🤖 AI Summary
This study addresses the scarcity of high-quality public transit ridership and passenger demand data by integrating heterogeneous multi-source datasets—including bus GPS trajectories, 7.2 million fare transactions, route and stop information, weather records, urban infrastructure, and sociodemographic statistics—at the scale of a single city to construct a high-resolution, supply-and-demand-oriented public transit dataset. Rigorous data cleaning, anomaly detection, standardization, and differential privacy-based anonymization ensure both data quality and individual privacy. A controlled-access mechanism is implemented to balance open data sharing with privacy preservation. The resulting dataset enables research on transit efficiency evaluation, passenger flow forecasting, accessibility analysis, and weather impact assessment, thereby providing a robust foundation for intelligent urban transportation governance.
📝 Abstract
The NetMob Data Challenge releases a comprehensive public transportation dataset from Niterói, addressing the lack of high-quality mobility and passenger demand data. Based on operational records from March 2026, the dataset combines four main sources: GPS telemetry from buses, approximately 7.2 million ticketing transactions, auxiliary transit data (routes, stops, and weather), and urban infrastructure and socio-demographic information. Together, these sources provide a detailed view of both transit supply and passenger demand.

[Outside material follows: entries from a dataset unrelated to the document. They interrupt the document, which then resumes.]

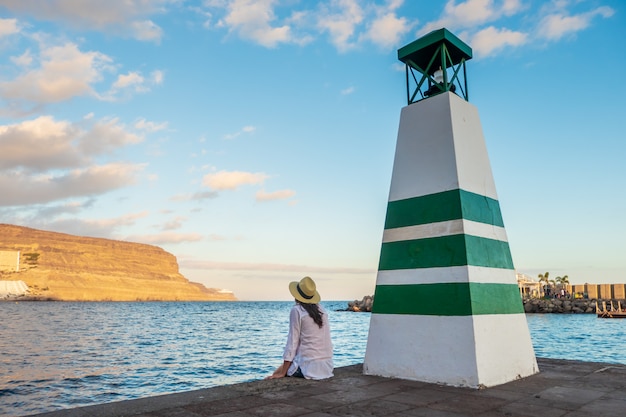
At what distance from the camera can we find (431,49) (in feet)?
28.0

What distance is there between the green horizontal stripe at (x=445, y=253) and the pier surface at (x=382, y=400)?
6.05 feet

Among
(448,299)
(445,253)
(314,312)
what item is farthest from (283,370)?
(445,253)

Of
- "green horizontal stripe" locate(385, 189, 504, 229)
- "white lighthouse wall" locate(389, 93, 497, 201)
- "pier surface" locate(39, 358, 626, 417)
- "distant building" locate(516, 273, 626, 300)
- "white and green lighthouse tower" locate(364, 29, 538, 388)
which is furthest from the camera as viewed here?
"distant building" locate(516, 273, 626, 300)

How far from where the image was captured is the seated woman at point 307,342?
689 cm

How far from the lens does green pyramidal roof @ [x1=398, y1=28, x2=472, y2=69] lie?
816 centimetres

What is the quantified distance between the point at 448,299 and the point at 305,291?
2.22 meters

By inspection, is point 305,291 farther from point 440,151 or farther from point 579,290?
point 579,290

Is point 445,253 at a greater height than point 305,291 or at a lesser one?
greater

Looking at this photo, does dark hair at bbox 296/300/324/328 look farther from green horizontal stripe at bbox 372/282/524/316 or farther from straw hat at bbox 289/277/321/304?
green horizontal stripe at bbox 372/282/524/316

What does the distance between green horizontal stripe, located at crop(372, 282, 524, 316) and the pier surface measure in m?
1.10

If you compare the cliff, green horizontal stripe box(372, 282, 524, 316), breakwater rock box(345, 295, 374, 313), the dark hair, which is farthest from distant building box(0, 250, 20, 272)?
green horizontal stripe box(372, 282, 524, 316)

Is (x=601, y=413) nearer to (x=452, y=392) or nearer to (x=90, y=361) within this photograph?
(x=452, y=392)

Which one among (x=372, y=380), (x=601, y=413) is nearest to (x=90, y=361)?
(x=372, y=380)

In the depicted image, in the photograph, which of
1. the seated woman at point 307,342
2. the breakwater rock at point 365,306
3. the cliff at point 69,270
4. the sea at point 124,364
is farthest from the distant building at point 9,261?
the seated woman at point 307,342
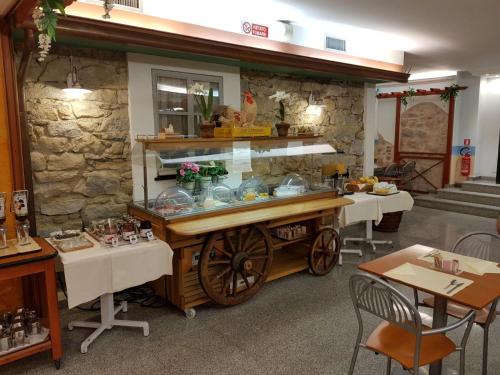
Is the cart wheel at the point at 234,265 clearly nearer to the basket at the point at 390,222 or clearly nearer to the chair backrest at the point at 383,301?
the chair backrest at the point at 383,301

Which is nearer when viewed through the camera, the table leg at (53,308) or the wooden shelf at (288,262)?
the table leg at (53,308)

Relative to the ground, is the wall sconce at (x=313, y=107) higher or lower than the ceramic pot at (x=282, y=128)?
higher

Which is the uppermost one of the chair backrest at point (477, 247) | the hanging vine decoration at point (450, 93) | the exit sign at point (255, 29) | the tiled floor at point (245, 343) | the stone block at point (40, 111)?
the exit sign at point (255, 29)

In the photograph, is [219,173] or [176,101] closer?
[219,173]

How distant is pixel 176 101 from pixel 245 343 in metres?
2.35

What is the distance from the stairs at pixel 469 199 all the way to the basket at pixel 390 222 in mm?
2369

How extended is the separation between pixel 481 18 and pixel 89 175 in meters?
4.20

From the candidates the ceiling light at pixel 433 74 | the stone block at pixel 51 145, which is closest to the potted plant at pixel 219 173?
the stone block at pixel 51 145

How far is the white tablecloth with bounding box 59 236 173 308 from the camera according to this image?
2496 mm

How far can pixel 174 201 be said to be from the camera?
10.7 ft

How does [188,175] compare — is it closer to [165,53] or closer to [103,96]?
[103,96]

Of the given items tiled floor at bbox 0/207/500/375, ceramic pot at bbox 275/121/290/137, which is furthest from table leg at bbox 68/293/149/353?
ceramic pot at bbox 275/121/290/137

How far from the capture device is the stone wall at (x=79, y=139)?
10.1 feet

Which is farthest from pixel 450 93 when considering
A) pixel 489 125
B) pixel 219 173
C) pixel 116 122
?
pixel 116 122
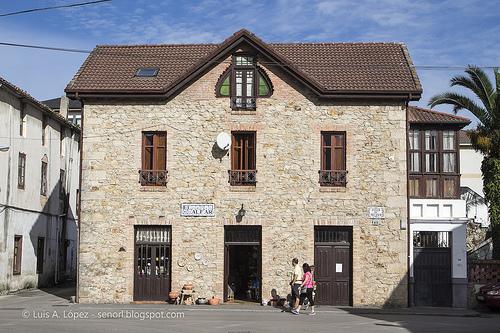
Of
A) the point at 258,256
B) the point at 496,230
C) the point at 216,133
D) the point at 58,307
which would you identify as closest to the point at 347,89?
the point at 216,133

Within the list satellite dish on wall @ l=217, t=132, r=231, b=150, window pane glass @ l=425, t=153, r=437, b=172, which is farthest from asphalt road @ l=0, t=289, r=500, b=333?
window pane glass @ l=425, t=153, r=437, b=172

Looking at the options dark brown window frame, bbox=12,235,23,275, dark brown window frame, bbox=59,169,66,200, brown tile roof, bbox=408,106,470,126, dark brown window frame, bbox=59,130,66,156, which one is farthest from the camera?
dark brown window frame, bbox=59,169,66,200

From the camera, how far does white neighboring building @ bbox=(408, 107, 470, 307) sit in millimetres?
25688

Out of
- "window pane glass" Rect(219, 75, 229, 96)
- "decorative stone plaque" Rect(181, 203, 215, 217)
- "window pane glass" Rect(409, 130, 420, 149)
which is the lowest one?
"decorative stone plaque" Rect(181, 203, 215, 217)

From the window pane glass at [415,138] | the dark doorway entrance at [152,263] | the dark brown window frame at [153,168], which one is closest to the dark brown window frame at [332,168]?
the window pane glass at [415,138]

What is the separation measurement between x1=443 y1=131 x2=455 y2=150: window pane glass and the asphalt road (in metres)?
6.39

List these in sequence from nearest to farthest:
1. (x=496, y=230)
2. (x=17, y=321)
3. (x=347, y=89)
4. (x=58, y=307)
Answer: (x=17, y=321), (x=58, y=307), (x=347, y=89), (x=496, y=230)

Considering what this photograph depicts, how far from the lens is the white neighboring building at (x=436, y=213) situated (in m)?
25.7

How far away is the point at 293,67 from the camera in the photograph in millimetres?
25359

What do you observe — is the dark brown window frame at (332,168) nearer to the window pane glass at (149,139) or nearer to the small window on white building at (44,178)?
the window pane glass at (149,139)

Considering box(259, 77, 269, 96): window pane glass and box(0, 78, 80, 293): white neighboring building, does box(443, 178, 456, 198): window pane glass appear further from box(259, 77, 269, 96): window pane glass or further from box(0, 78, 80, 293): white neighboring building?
box(0, 78, 80, 293): white neighboring building

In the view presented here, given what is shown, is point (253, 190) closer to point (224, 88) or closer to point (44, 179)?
point (224, 88)

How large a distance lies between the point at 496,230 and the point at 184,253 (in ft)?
40.9

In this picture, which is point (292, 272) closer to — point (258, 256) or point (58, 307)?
point (258, 256)
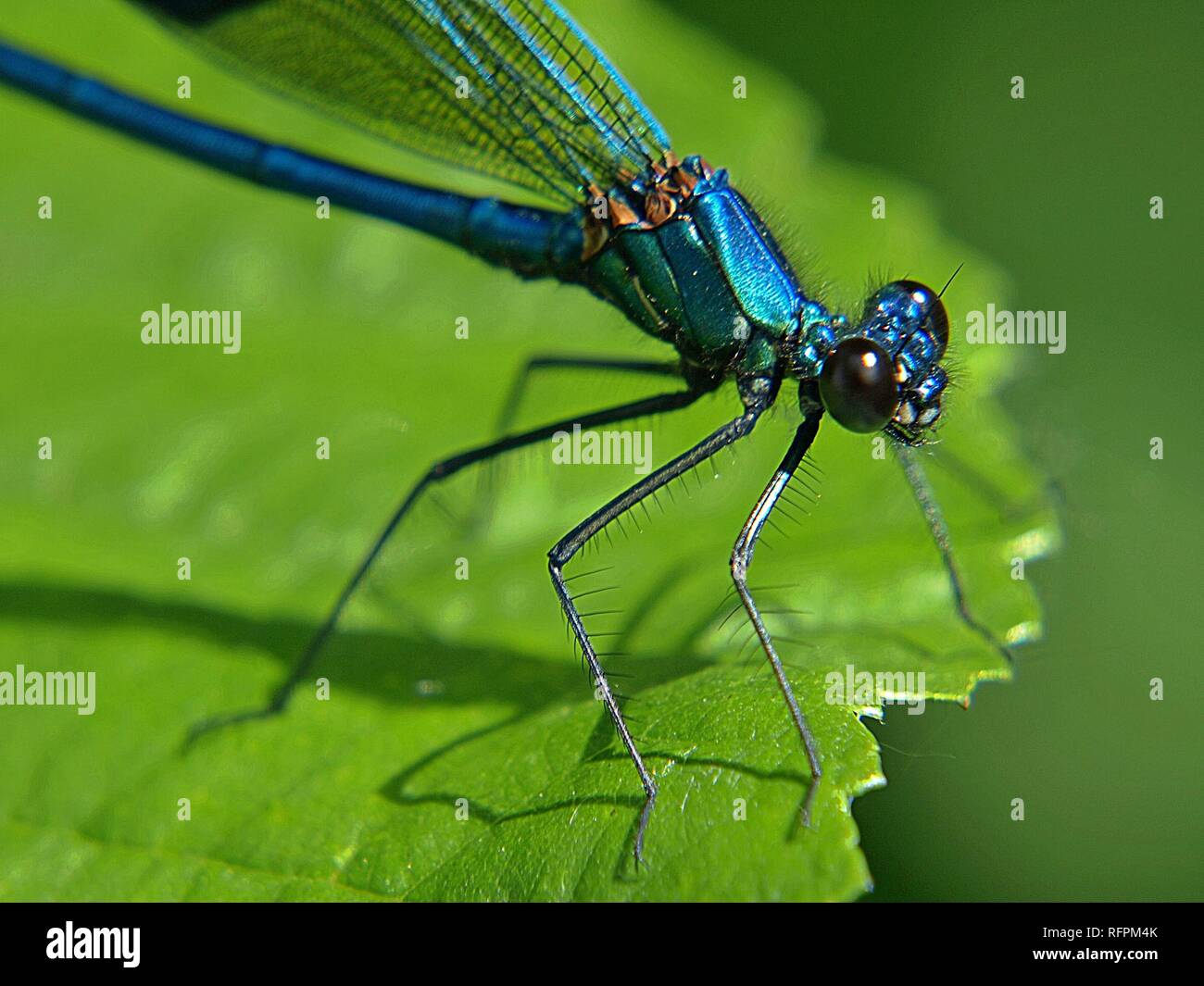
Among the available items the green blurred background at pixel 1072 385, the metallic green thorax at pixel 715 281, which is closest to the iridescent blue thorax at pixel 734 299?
the metallic green thorax at pixel 715 281

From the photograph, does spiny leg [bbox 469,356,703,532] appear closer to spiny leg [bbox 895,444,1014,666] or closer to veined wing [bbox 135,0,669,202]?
veined wing [bbox 135,0,669,202]

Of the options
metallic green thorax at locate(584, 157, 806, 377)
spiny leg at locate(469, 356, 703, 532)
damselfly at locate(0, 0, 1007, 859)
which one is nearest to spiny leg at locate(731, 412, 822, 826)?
damselfly at locate(0, 0, 1007, 859)

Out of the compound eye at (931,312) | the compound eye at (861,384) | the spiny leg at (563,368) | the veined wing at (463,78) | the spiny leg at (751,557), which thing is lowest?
the spiny leg at (751,557)

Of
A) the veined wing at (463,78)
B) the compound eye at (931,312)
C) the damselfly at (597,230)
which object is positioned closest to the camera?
the damselfly at (597,230)

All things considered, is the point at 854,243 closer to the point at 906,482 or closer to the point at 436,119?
the point at 906,482

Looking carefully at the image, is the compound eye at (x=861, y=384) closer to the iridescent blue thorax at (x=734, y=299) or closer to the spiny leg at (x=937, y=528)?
the iridescent blue thorax at (x=734, y=299)

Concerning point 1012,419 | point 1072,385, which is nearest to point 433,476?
point 1012,419

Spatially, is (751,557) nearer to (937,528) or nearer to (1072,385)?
(937,528)
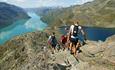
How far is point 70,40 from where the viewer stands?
1267 inches

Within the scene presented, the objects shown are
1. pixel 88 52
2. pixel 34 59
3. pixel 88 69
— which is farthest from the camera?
pixel 34 59

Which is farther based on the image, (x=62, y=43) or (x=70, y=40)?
(x=62, y=43)

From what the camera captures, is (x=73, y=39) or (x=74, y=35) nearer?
(x=74, y=35)

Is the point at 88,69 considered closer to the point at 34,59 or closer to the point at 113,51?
Result: the point at 113,51

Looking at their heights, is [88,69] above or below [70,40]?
below

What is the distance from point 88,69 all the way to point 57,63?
16.4 ft

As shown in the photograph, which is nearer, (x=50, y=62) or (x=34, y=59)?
(x=50, y=62)

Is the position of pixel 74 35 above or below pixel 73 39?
above

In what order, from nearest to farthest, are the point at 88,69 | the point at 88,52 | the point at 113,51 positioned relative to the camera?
the point at 88,69 < the point at 113,51 < the point at 88,52

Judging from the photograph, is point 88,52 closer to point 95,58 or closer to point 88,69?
point 95,58

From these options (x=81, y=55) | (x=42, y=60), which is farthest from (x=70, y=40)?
(x=42, y=60)

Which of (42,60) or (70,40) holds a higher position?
(70,40)

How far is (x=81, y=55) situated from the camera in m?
33.3

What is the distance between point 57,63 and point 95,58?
4829 millimetres
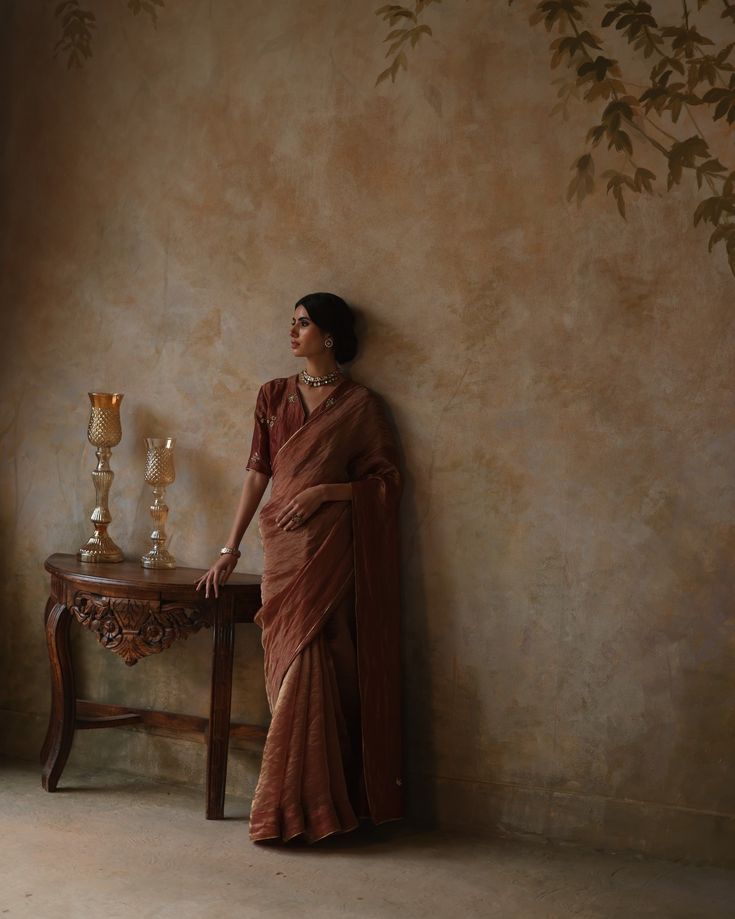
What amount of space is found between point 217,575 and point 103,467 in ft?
2.33

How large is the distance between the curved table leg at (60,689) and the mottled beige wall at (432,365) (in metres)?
0.25

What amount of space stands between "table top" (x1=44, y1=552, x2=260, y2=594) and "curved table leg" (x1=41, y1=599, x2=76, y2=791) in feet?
0.49

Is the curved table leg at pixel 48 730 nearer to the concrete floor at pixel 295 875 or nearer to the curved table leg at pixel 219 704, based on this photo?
the concrete floor at pixel 295 875

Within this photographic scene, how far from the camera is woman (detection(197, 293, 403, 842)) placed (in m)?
3.23

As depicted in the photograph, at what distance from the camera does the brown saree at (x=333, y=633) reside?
322 centimetres

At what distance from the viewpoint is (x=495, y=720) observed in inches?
134

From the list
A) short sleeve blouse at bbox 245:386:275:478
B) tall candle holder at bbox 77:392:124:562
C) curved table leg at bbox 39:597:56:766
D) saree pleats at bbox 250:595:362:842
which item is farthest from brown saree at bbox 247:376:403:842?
curved table leg at bbox 39:597:56:766

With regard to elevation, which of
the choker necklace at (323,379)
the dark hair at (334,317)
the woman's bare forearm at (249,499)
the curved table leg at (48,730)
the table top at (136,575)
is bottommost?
the curved table leg at (48,730)

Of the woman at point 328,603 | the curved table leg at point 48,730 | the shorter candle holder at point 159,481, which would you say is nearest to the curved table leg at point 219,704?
the woman at point 328,603

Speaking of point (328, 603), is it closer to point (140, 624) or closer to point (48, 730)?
point (140, 624)

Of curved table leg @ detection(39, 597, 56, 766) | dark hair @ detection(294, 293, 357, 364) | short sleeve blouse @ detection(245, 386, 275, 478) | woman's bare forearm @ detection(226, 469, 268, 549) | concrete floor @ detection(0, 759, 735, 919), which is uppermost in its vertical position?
dark hair @ detection(294, 293, 357, 364)

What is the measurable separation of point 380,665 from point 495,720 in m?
0.41

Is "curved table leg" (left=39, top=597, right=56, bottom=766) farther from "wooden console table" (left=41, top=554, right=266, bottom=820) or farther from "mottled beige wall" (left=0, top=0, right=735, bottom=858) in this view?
"mottled beige wall" (left=0, top=0, right=735, bottom=858)

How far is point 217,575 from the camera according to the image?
11.2 feet
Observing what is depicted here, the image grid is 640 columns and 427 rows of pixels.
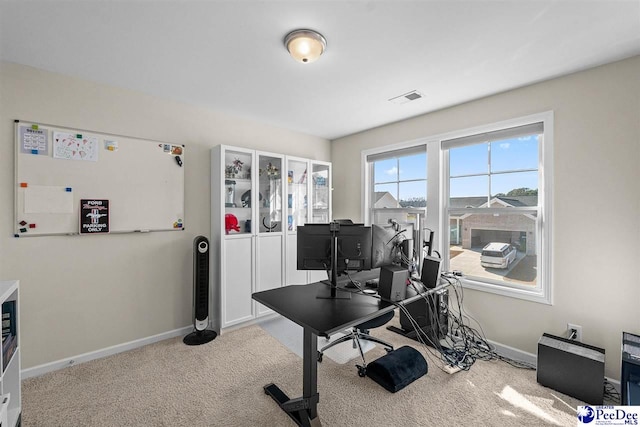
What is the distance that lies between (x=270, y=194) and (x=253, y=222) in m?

The data were preprocessed, cleaned, and anonymized to preserve privacy and improve reliability, including the removal of operational inconsistencies and anonymization of passenger identifiers. Access is restricted to challenge participants who accept the Terms and Conditions and sign an NDA.
The paper describes the data collection and preprocessing pipeline, dataset organization, and mobility patterns observed in the system. The dataset supports research on topics such as public transportation efficiency, demand forecasting, accessibility analysis, service reliability, and the influence of external factors like weather on urban mobility.